Такие слова звучат нам из этого древнего времени. Мы отдаемся этим словам. Что должны мы непосредственно чувствовать перед этими словами? О некоторых вещах в них сказано. Мы видели, что сам Кришна нечто говорит о себе; мы видели, что говорится о Мировом Боге и мировой первопричине всех вещей. Из самого тона этого познания, каким это было тут сказано, явствует, что были сказаны вещи, значительнее и выше которых никогда не было сказано; мы также знаем, что и не могут быть никогда высказаны вещи, более великие и значительные. Это значит: в развитие человечества внесено нечто такое, что должно остаться и должно быть принято таким, каково оно есть, — оно достигло своего совершенства. И что бы об этих вещах позднее ни думали, — может быть, надеясь сообразно методам позднейших времен выразить это яснее, модифицировать, — то лучше никогда бы ничего подобного не сказали, никогда! И если бы кто-нибудь хотел лучше сказать об этих вещах, то это было бы самонадеянностью.

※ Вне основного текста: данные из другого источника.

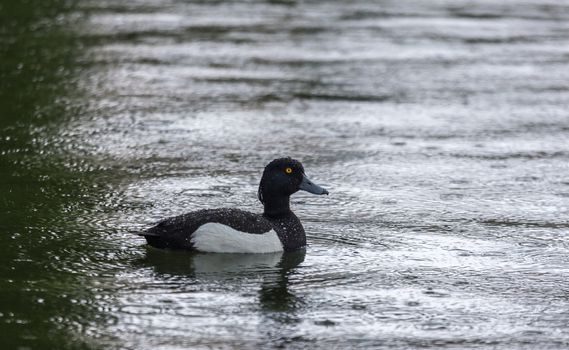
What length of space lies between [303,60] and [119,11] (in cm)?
519

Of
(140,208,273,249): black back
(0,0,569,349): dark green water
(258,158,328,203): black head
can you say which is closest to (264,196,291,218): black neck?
(258,158,328,203): black head

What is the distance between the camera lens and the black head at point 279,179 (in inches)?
408

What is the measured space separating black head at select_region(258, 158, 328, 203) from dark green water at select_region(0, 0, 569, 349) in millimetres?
585

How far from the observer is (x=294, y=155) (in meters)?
13.8

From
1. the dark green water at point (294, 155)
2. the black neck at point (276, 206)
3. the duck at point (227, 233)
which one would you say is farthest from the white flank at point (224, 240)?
the black neck at point (276, 206)

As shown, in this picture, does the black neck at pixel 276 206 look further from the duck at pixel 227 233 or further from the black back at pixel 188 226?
the black back at pixel 188 226

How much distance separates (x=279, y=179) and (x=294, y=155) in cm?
343

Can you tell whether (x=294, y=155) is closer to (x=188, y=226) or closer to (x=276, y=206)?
(x=276, y=206)

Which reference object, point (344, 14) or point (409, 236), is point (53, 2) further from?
point (409, 236)

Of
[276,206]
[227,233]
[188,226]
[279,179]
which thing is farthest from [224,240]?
[279,179]

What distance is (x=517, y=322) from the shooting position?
850cm

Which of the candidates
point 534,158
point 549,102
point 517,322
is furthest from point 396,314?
point 549,102

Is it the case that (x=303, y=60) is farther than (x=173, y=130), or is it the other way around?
(x=303, y=60)

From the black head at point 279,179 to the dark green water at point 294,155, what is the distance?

Возьмем сначала то место из Бхагавадгиты, где Кришна сам себя характеризует. Что он, собственно, характеризует? Он говорит совершенно замечательно о том, что он — дух всего ставшего, что он между небесными духами — Вишну, между звездами — Солнце, между светилами — Луна, между стихиями — огонь и т. д. Если мы соберем это в одной формулировке, то можно сказать: Кришна обозначает себя как эссенцию, как сущность всего; таким образом эта сущность — он сам, и она везде представляет собой чистейшее божественное. Где проникают за вещи и ищут их сущность, там приходят к существу Кришны в смысле этого места. Возьмите много растений одного вида, ищите сущность этого вида, которая невидима, но выражает себя в отдельных видимых формах растений. Какова их эссенция? Кришна! Но только мы должны эту сущность не мыслить идентичной с отдельным растением, но рассматривать как наивысшее, чистейшее в этой форме; так что мы повсюду имеем не только то, чем является данное существо, но также и это существо в чистейшей, благороднейшей, наивысшей форме.

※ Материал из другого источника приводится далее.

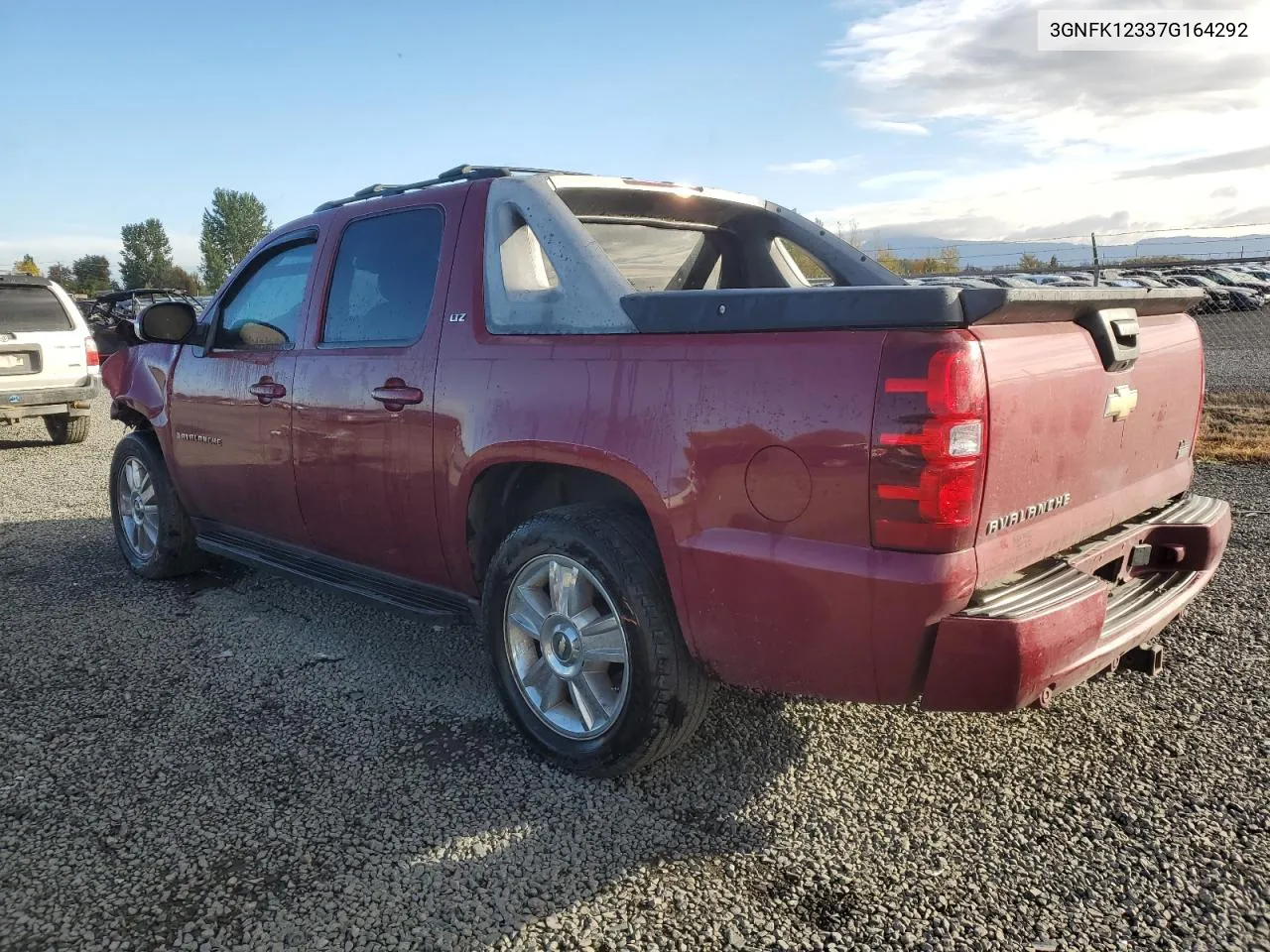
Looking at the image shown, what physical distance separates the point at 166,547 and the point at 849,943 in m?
4.30

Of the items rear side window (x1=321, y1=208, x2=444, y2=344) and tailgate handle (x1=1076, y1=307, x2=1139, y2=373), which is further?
rear side window (x1=321, y1=208, x2=444, y2=344)

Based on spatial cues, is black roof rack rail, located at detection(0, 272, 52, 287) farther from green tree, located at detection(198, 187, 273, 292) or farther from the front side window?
green tree, located at detection(198, 187, 273, 292)

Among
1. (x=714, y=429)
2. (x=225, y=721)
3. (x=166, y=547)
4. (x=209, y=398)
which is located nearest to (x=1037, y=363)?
(x=714, y=429)

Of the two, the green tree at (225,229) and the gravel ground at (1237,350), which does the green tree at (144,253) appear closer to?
the green tree at (225,229)

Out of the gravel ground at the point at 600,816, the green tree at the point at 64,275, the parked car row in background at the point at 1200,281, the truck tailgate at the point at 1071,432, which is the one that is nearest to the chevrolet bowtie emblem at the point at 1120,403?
the truck tailgate at the point at 1071,432

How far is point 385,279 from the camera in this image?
3826mm

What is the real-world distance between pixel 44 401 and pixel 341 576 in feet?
27.6

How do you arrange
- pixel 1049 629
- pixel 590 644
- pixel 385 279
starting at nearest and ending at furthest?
1. pixel 1049 629
2. pixel 590 644
3. pixel 385 279

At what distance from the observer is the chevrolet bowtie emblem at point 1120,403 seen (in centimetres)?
279

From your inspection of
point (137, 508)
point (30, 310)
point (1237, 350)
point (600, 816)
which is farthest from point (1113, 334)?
point (1237, 350)

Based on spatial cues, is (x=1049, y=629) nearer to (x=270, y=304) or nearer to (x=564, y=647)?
(x=564, y=647)

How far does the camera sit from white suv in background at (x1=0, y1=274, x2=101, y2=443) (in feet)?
33.7

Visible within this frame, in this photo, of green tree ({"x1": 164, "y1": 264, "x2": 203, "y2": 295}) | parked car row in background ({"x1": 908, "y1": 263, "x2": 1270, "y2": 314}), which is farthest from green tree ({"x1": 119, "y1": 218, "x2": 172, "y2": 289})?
parked car row in background ({"x1": 908, "y1": 263, "x2": 1270, "y2": 314})

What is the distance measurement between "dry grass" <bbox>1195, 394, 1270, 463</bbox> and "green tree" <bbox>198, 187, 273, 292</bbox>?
474 ft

О чем, собственно, говорит Кришна? Лишь о том, что также и человек, если он идет вглубь, в самого себя, может узнать свою сущность; но это не то существо, которое он представляет собой в обычной жизни, а то, которое находится за обычным проявлением человека и человеческой душевности. Он говорит о человеческой сущности, которая в нас есть, потому что истинная человеческая сущность едина со всем. Это не познание чего-то такого, что эгоистично выступает в Кришне; это в Кришне хочет указать на самое высшее в человеке, на идентичное, единое с тем, что живет во всех вещах как их сущность.

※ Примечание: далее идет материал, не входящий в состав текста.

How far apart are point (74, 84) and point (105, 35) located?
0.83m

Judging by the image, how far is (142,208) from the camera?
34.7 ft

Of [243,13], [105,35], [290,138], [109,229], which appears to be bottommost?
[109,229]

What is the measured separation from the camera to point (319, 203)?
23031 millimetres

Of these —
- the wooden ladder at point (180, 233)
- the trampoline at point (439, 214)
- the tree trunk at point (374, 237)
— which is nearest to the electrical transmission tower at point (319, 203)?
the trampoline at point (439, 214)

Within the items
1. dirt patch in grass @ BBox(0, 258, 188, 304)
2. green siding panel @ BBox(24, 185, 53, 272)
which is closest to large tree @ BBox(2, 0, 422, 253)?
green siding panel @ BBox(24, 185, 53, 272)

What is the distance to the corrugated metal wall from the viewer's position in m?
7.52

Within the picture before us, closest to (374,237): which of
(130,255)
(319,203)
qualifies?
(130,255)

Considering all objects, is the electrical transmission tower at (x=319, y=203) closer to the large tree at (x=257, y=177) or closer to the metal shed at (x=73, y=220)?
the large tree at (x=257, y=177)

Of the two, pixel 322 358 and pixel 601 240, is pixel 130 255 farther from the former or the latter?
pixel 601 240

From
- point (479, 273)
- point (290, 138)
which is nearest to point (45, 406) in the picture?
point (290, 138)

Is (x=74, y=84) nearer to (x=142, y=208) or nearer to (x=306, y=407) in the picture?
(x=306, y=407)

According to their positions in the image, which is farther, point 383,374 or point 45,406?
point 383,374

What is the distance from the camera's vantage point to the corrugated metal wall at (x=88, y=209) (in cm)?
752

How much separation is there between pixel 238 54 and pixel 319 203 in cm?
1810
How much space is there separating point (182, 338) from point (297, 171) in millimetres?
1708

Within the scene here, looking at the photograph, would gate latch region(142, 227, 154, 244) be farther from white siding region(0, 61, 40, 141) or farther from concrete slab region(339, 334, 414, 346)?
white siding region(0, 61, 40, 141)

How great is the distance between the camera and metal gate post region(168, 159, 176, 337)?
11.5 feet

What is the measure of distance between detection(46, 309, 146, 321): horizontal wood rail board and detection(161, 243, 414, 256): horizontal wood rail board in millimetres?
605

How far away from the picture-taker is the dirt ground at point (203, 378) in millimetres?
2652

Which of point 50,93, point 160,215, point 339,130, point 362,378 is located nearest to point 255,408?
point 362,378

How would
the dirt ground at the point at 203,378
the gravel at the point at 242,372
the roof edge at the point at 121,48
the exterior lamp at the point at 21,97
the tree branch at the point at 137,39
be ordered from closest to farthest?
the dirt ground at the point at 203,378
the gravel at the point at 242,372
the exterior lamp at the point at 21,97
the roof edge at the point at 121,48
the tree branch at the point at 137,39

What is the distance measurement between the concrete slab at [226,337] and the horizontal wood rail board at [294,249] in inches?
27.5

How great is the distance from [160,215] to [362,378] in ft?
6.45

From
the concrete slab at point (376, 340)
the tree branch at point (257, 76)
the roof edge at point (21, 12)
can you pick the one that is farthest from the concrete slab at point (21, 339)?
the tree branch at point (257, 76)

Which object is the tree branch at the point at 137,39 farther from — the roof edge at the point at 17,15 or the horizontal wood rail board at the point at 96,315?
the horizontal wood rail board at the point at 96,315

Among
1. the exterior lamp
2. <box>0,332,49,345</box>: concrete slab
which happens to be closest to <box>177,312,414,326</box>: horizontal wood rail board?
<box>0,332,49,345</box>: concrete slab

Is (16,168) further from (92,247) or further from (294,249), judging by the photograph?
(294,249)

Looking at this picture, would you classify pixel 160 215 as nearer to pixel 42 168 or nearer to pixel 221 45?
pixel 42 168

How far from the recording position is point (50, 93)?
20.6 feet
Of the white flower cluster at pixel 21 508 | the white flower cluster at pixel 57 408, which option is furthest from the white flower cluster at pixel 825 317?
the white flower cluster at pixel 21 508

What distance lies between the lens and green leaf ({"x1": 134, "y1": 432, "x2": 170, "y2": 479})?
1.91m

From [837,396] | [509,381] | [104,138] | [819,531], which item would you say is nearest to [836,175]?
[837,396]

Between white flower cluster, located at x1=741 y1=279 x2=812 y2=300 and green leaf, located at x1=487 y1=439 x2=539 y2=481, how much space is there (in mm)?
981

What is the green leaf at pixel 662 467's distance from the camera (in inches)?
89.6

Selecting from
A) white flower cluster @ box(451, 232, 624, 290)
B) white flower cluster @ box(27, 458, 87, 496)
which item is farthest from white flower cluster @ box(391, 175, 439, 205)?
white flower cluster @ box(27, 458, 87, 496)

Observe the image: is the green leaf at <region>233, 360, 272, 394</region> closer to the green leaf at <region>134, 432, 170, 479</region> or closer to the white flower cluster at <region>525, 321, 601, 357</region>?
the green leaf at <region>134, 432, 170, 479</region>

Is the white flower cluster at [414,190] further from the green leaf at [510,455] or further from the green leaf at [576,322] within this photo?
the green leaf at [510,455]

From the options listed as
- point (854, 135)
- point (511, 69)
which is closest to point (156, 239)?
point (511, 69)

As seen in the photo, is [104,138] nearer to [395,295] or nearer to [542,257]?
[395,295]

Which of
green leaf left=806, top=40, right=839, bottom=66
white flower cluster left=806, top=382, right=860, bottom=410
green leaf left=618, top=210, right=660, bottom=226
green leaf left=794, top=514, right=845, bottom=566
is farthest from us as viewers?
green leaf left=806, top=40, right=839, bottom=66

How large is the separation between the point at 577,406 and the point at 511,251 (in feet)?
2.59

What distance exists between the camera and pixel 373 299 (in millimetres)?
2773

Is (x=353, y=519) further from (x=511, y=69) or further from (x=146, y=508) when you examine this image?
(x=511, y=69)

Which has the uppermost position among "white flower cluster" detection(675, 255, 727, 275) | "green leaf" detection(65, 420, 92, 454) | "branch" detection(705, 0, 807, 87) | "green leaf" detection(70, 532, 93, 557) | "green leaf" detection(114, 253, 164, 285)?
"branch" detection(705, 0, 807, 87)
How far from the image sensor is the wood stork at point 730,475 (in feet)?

Как сегодня мы говорим иносказательно, так говорит Кришна о том, что он имеет в виду для своей культуры. Когда мы сегодня заглядываем в наше собственное существо, то мы видим прежде всего «я» (это представлено в книге «Как достигнуть познания высших миров». От этого обычного «я» мы еще отличаем высшее, сверхчувственное «я», которое не выступает в чувственном бытии: оно не только излито в нас, но одновременно и в сущность всех вещей. Если мы, таким образом, говорим о нашем высшем «я», о высшей сущности, живущей в человеке, то мы говорим не о том, о чем человек обычно говорит «я есмь», хотя на нашем языке это звучит одинаково. В устах Кришны эти вещи не имели одинакового звучания. Он говорит о сущности человеческой души в смысле понимания тогдашнего времени, как мы теперь говорим о «я».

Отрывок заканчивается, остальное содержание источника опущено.